You may well ask: "Why direct action? Why sit-ins, marches, and so forth? Isn't negotiation a better path?" You are quite right in calling for negotiation. Indeed, this is the very purpose of direct action. Nonviolent direct action seeks to create such a crisis and foster such a tension that a community which has constantly refused to negotiate is forced to confront the issue. It seeks so to dramatize the issue that it can no longer be ignored. . . . I must confess that I am not afraid of the word "tension." I have earnestly opposed violent tension, but there is a type of constructive, nonviolent tension which is necessary for growth. Just as Socrates felt that it was necessary to create a tension in the mind so that individuals could rise from the bondage of myths and half-truths to the unfettered realm of creative analysis and objective appraisal, so must we see the need for nonviolent gadflies to create the kind of tension in society that will help men rise from the dark depths of prejudice and racism to the majestic heights of understanding and brotherhood.

The purpose of our direct-action program is to create a situation so crisis-packed that it will inevitably open the door to negotiation. . . . My friends, I must say to you that we have no made a single gain in civil rights without determined legal and nonviolent pressure. Lamentably, it is an historical fact that privileged groups seldom give up their privileges voluntarily.

We know through painful experience that freedom is never voluntarily given by the oppressor, it must be demanded by the oppressed. . . .

Let us all hope that the dark clouds of racial prejudice will soon pass away and the deep fog of misunderstanding will be lifted from our fear-drenched communities, and in some not too distant tomorrow the radiant stars of love and brotherhood will shine over our great nation with all their scintillating beauty.

Yours for the cause of Peace and Brotherhood, Martin Luther King, Jr.

Sunday, January 20, 2008

Et tu, Prevention?

It's been a while since this magazine geek has looked at Prevention magazine. What I remember from the last time--maybe 10 years ago--was that Prevention was a pretty good health-related magazine, with in-depth articles, exposés, thoughtful journalism, and some reader service--the tips and tricks kinds of articles.

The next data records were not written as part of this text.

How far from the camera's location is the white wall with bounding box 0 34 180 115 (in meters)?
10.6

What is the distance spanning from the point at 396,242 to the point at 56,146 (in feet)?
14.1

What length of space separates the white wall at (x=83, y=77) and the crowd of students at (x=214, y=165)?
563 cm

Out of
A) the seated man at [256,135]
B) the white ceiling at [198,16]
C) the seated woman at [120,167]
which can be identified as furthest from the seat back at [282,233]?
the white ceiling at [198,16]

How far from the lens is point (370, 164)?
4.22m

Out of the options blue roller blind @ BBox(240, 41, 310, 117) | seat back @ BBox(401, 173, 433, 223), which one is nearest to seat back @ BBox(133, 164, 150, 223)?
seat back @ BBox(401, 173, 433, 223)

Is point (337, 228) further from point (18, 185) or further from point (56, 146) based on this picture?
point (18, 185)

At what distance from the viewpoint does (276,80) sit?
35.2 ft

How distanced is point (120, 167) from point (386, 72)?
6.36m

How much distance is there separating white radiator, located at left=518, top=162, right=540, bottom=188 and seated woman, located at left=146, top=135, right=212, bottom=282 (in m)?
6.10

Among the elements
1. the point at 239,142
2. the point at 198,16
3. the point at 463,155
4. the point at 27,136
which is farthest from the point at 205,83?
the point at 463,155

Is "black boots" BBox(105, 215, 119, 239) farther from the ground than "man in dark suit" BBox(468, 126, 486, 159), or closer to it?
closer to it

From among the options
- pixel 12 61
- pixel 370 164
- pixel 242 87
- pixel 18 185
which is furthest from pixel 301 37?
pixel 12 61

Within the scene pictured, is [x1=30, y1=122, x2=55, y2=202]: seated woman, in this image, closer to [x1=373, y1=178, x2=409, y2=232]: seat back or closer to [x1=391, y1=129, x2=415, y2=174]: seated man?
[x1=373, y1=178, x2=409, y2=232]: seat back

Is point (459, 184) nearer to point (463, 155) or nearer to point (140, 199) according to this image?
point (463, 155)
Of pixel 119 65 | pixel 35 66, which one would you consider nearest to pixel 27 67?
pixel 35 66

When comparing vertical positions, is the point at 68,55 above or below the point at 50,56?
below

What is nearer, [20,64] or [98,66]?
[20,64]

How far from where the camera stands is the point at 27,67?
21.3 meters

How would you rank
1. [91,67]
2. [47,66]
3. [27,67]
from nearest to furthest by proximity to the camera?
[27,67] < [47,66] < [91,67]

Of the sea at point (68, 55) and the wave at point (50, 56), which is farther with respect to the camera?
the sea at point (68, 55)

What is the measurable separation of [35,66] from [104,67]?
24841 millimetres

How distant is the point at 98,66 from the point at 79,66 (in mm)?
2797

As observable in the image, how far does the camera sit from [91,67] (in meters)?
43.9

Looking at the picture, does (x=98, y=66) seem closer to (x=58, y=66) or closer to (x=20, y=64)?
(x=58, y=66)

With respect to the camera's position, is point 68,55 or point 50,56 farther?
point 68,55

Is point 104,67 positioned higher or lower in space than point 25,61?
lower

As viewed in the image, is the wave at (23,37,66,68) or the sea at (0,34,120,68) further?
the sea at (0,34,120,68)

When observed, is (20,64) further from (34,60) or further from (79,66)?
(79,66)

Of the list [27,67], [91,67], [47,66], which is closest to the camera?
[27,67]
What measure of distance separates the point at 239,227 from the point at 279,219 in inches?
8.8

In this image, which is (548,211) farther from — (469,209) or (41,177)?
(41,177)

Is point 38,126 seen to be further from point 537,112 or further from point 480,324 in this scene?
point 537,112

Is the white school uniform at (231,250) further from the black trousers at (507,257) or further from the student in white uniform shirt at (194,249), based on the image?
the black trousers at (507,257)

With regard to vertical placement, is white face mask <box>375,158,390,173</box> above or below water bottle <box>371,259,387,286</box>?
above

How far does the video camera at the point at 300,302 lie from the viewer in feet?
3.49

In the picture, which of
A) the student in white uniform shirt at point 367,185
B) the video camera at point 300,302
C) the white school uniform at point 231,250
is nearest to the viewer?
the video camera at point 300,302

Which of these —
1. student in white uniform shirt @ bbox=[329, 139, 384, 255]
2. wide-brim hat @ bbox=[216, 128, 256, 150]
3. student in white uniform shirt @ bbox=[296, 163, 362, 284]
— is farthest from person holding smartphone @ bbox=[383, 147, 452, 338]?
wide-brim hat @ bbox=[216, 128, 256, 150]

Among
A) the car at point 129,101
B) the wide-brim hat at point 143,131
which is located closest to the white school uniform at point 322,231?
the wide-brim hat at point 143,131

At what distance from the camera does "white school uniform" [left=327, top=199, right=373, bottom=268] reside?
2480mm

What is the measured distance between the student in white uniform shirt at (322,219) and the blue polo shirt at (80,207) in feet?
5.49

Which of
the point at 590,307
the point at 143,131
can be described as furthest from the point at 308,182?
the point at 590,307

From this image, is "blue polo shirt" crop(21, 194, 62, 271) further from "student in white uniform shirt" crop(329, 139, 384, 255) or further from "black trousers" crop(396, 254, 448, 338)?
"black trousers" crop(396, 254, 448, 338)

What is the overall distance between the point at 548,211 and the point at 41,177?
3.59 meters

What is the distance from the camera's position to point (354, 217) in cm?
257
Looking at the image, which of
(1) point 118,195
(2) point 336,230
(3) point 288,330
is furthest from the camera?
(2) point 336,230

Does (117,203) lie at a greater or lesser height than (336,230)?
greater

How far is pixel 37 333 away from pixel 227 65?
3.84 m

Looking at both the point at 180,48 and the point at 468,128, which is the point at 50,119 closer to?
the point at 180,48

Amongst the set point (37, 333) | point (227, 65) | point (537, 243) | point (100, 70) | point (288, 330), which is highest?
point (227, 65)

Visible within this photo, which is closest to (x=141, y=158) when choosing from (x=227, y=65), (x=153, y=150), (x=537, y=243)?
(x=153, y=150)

This evening I looked it up online; I'd been told there was an article in the current issue I should see. I got to Prevention's home page, and was immediately assaulted by the following headlines:

Kick-Start Your Metabolism!
Flat Belly Diet! Tips to Shed Pounds Fast
Eat Chocolate to Lose Weight
Calculate Your BMI
Eat Healthfully and Fight Disease
Heart-Smart Foods
Melt Fat With Every Step
Lose Up to 15 Pounds in 32 Days
Eat Up, Slim Down


Dear editors: There's more to life than obsessing over fat and weight loss. You'd think, reading this page (and this was just the home page--there's more farther in), that losing weight was the only meaningful measure of health.

Seeing it like this was a visceral reminder of our national obsession, and just how unhealthy it is.